**Document excerpt:**

# Distance between hives?



## chaindrivecharlie (Apr 6, 2008)

Our hives are about 18 inches apart, no problems.


----------



## RayMarler (Jun 18, 2008)

I set mine in pairs, side by side, with space between the pairs to set another hive if needed.


----------



## Ignots (May 6, 2011)

I have racks that hold 6 hives each...4-6 inches apart...no problems. Have duel 1" reflectors at each entrance, mixing colors for each set of hives.


----------



## Beregondo (Jun 21, 2011)

They should be at least far enough apart to slip a piece of paper btw them.
I have some 4 & 5 frame wide colonies sharing the same box with a 1/8" masonite divider btw them.

Entance distance is another matter. The colonies mentioned above have ther entrances on opposite sides of the box, for instance.


----------



## flyingbrass (Jul 2, 2011)

inches apart but in pairs so you can walk between them


----------



## Goat Man (Nov 23, 2011)

Thanks for your replies. It seems, as usual, the bees will adapt to just about anything.


----------



## Michael Bush (Aug 2, 2002)

Mine are all touching...


----------



## mmmooretx (Jun 4, 2012)

Interesting. I would have guessed a minimum of 6-8 inches so you can grab the hive boxes on the sides.


----------



## Goat Man (Nov 23, 2011)

Hive boxes have hand grip slots on the front and back too.


----------



## Michael Bush (Aug 2, 2002)

Actually I ordered mine without handholds on the sides...

http://www.bushfarms.com/images/Clip.jpg

They were cheaper that way...


----------



## Goat Man (Nov 23, 2011)

I build all of mine. So I put them where I want them.

But, I only have 20 hives so far.


----------



## Goat Man (Nov 23, 2011)

Mike, where do you get your hives??

I see they have plywood tops. Do you paint them or cover with metal or both?

Thanks Mike


----------



## Keth Comollo (Nov 4, 2011)

I put two to a stand far enough apart so I can tip them and weigh them in fall.


----------



## Goat Man (Nov 23, 2011)

Keth, what is ur method of weighing them?
I need to weigh mine but have not figured out the best way to do it.


----------



## Keth Comollo (Nov 4, 2011)

Tilt them to one side. Put a heavy duty package scale under it and balance it on the bottom board. 150 lbs or more for a hive with two deeps and a medium. If underweight you feed till they get there. 4 lbs of sugar equals about 5 lbs in hive weight no matter what ratio you serve it. 2:1 is suggested.


----------



## Michael Bush (Aug 2, 2002)

>Mike, where do you get your hives??

I ordered them that way from Miller Bee Supply.

>I see they have plywood tops. Do you paint them or cover with metal or both?

Neither. I boil them in beeswax and rosin.


----------

**Data rows:**
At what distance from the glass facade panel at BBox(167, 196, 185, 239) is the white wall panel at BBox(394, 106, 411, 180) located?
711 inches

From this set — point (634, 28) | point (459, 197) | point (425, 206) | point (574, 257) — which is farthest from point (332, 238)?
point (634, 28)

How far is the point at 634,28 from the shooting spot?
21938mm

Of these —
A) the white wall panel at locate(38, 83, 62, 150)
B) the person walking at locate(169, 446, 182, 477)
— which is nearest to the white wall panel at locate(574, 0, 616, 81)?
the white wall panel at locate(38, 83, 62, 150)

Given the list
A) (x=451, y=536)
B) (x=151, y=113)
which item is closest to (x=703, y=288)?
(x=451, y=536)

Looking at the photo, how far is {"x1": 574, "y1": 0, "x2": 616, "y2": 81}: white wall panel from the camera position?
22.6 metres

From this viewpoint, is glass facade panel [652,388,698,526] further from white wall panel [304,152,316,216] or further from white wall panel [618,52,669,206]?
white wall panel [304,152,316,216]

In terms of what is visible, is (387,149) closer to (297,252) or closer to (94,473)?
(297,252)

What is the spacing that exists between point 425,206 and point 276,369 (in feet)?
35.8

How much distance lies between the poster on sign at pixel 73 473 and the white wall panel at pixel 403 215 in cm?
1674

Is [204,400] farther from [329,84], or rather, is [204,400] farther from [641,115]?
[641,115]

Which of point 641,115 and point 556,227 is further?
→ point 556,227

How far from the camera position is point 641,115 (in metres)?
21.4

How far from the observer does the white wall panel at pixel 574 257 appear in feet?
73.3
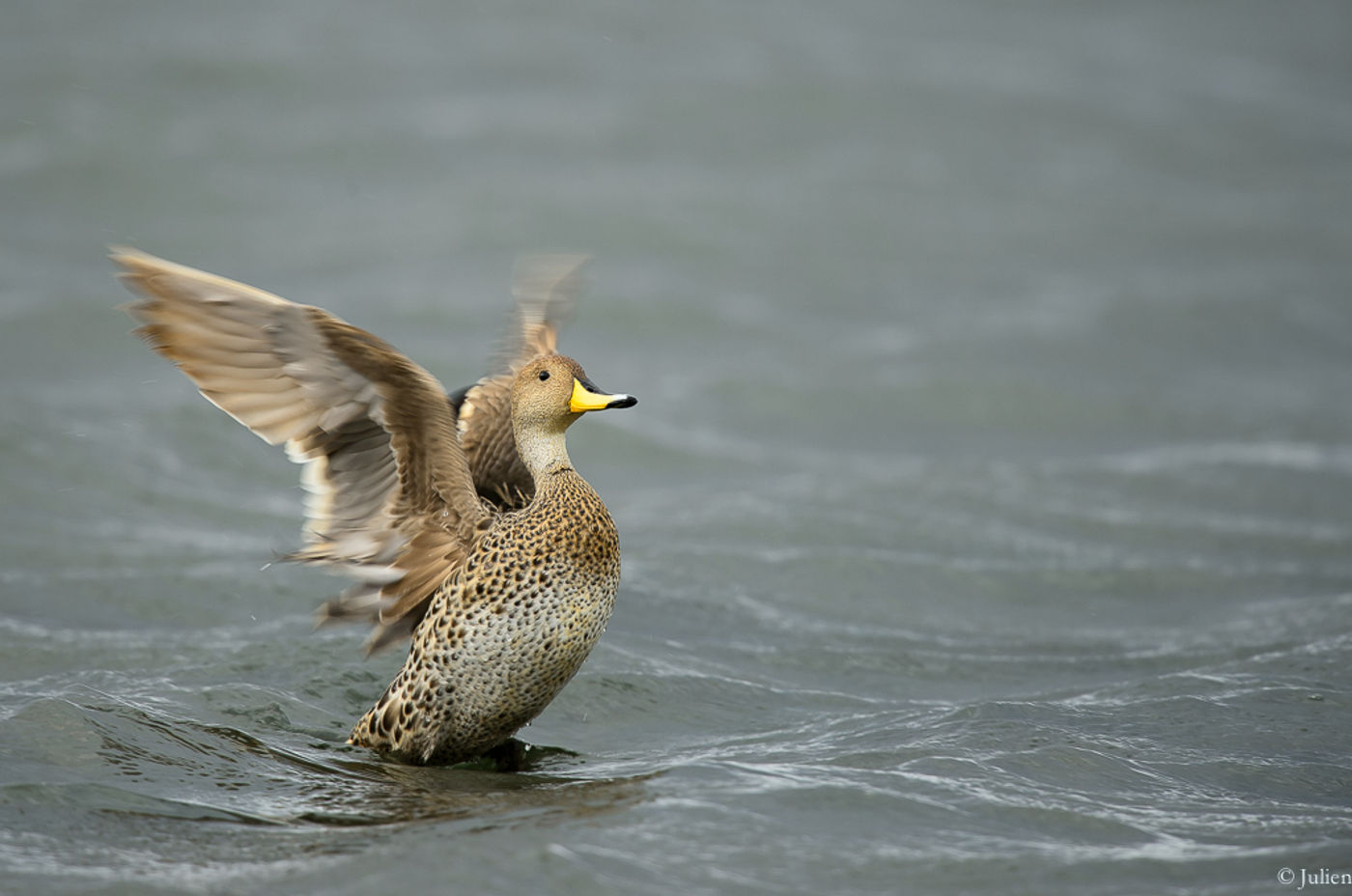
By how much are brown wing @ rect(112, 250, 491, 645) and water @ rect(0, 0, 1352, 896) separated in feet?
2.38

**What to work on:**
Copy the passage from the hive-spacing thread between "Keth, what is" and "2:1 is suggested.", inclusive.

**Worked solution:**
Keth, what is ur method of weighing them?
I need to weigh mine but have not figured out the best way to do it.


----------



## Keth Comollo (Nov 4, 2011)

Tilt them to one side. Put a heavy duty package scale under it and balance it on the bottom board. 150 lbs or more for a hive with two deeps and a medium. If underweight you feed till they get there. 4 lbs of sugar equals about 5 lbs in hive weight no matter what ratio you serve it. 2:1 is suggested.